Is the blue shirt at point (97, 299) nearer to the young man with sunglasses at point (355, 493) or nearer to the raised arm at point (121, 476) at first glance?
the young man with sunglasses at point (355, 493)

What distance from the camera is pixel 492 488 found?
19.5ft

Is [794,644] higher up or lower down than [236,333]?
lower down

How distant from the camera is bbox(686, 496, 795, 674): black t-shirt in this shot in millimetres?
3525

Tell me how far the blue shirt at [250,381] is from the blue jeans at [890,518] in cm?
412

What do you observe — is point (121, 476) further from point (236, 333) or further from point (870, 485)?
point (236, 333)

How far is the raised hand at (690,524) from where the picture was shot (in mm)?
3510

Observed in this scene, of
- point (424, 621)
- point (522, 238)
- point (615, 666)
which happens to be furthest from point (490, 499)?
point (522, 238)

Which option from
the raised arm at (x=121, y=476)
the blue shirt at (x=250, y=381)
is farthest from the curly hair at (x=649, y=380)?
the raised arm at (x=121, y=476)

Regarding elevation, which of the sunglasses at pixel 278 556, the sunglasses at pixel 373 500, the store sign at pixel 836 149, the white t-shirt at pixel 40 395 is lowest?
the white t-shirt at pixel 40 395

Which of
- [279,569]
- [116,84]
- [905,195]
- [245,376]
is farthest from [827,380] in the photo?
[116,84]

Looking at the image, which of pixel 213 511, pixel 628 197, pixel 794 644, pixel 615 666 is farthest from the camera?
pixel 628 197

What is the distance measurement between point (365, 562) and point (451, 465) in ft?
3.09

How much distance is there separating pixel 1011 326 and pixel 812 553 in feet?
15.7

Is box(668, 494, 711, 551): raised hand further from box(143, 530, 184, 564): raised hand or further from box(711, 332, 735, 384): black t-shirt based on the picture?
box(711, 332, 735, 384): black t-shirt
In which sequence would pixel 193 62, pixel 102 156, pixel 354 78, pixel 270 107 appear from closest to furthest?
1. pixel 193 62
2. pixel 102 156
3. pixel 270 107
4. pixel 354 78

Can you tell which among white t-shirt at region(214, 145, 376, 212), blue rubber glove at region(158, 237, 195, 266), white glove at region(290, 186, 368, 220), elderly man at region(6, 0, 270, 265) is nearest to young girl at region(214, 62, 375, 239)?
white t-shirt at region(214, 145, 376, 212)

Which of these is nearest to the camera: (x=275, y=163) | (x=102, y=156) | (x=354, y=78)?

━━━━━━

Task to carry out.
Rewrite the listing above as a numbered list, leaving out the blank lines.

Final result.
1. Is the blue shirt at point (97, 299) nearer to the young man with sunglasses at point (355, 493) or nearer to the raised arm at point (121, 476) at first glance?
2. the young man with sunglasses at point (355, 493)
3. What distance from the camera is pixel 492 488 found?
4. 19.5ft
5. Is [794,644] higher up or lower down than [236,333]?
6. lower down
7. How distant from the camera is bbox(686, 496, 795, 674): black t-shirt in this shot in millimetres?
8. 3525
9. Tell me how far the blue shirt at [250,381] is from the blue jeans at [890,518] in cm?
10. 412
11. What do you observe — is point (121, 476) further from point (236, 333) or further from point (870, 485)?
12. point (236, 333)
13. How far is the raised hand at (690,524) from where the picture was shot (in mm)?
14. 3510
15. Observed in this scene, of
16. - point (424, 621)
17. - point (522, 238)
18. - point (615, 666)
19. which happens to be furthest from point (490, 499)?
20. point (522, 238)
21. Which option from
22. the raised arm at (x=121, y=476)
23. the blue shirt at (x=250, y=381)
24. is farthest from the curly hair at (x=649, y=380)?
25. the raised arm at (x=121, y=476)
26. Regarding elevation, which of the sunglasses at pixel 278 556, the sunglasses at pixel 373 500, the store sign at pixel 836 149, the white t-shirt at pixel 40 395 is lowest?
27. the white t-shirt at pixel 40 395
28. Which of
29. - [279,569]
30. - [116,84]
31. - [905,195]
32. - [245,376]
33. is farthest from [827,380] in the photo?
34. [116,84]
35. Looking at the image, which of pixel 213 511, pixel 628 197, pixel 794 644, pixel 615 666 is farthest from the camera?
36. pixel 628 197
37. What is the distance measurement between point (365, 562) and point (451, 465) in ft?
38. 3.09
39. How much distance is there separating pixel 1011 326 and pixel 812 553 in feet?
40. 15.7
41. Is box(668, 494, 711, 551): raised hand further from box(143, 530, 184, 564): raised hand or further from box(711, 332, 735, 384): black t-shirt based on the picture?
42. box(711, 332, 735, 384): black t-shirt
43. In which sequence would pixel 193 62, pixel 102 156, pixel 354 78, pixel 270 107 appear from closest to furthest?
44. 1. pixel 193 62
45. 2. pixel 102 156
46. 3. pixel 270 107
47. 4. pixel 354 78
48. Can you tell which among white t-shirt at region(214, 145, 376, 212), blue rubber glove at region(158, 237, 195, 266), white glove at region(290, 186, 368, 220), elderly man at region(6, 0, 270, 265) is nearest to young girl at region(214, 62, 375, 239)?
49. white t-shirt at region(214, 145, 376, 212)
50. Which of these is nearest to the camera: (x=275, y=163) | (x=102, y=156) | (x=354, y=78)?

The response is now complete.